Woman who missed Flight 447 is killed in car crash - Times Online

It's hard to know what to say..........


----------



## MannyP Design

Ever see Final Destination?


----------



## Dr.G.

MannyP, that raises the interesting quandary -- "Could there really be a design? Does death really have a pattern planned out for everyone? And if so, after cheating death once, can you find a way to do it again?"


----------



## MacDoc

This one just boggles my mind..... 

TheStar.com | Canada | Canal deaths 'an accident'


----------



## i-rui

Wrestling midgets killed by fake hookers | Metro.co.uk

Wrestling midgets killed by fake hookers


"The world of Mexican midget wrestling is in mourning after two of its most famous stars were apparently poisoned by fake prostitutes.

Brothers in armlocks Alberto and Alejandro Pérez Jiménez were found dead in a hotel room after being drugged and robbed.

The women who spiked the twins' drinks are thought to be members of an organised crime gang who pose as prostitutes to attract victims.

They normally just knock out their victims but the dose proved too much for Alberto – aka 'La Parkita' (Little Death) and Alejandro – aka 'Espectrito II'.

The 36-year-olds were veteran stars of the 'Lucha Mini' world of midget wrestling.

They began their fighting careers 17 years ago in a tag team called the Small Devils and sometimes crossed over into American WWF/WWE wrestling.

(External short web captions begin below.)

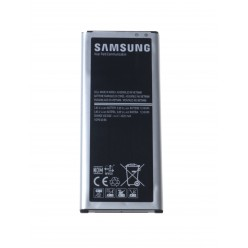 Samsung Galaxy Note 4 N910F bateria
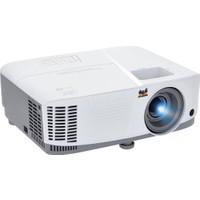 ViewSonic PA503X 3600 ANSI lümen 1024x768 XGA 3D DLP Projeksiyon Cihazı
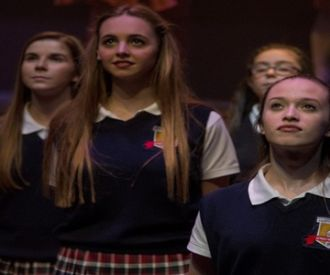 Castle School Musical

Skeleton-masked La Parkita fought at the WWF Royal Rumble showpiece events in 1997 and 1998 in a tag team alongside Lucha Mini legend and Hollywood actor Mascarita Sagrada.

At the 1997 Royal Rumble, he faced – and beat – a tag team featuring his brother, who was fighting under the name Mini Mankind.

Alejandro also fought at WWE events using the alias 'Tarantula'. But it seems their wrestling careers were the last thing on their minds on Sunday night.

The luchadors picked up the two women after filming a TV fight show and took them to a hotel, according to police in Mexico City.

But while preparing for their 'bouts' they appear to have had their alcoholic drinks spiked before being robbed.

The pair were found by cleaners at the hotel on Monday. Tests suggested they had not had sex with the women.

It is thought their size made them more vulnerable to the drugs the women put in their drinks.

Police suspect a gang known as The Leak or The Drops was involved in the incident and said 20 people were arrested for similar crimes last year.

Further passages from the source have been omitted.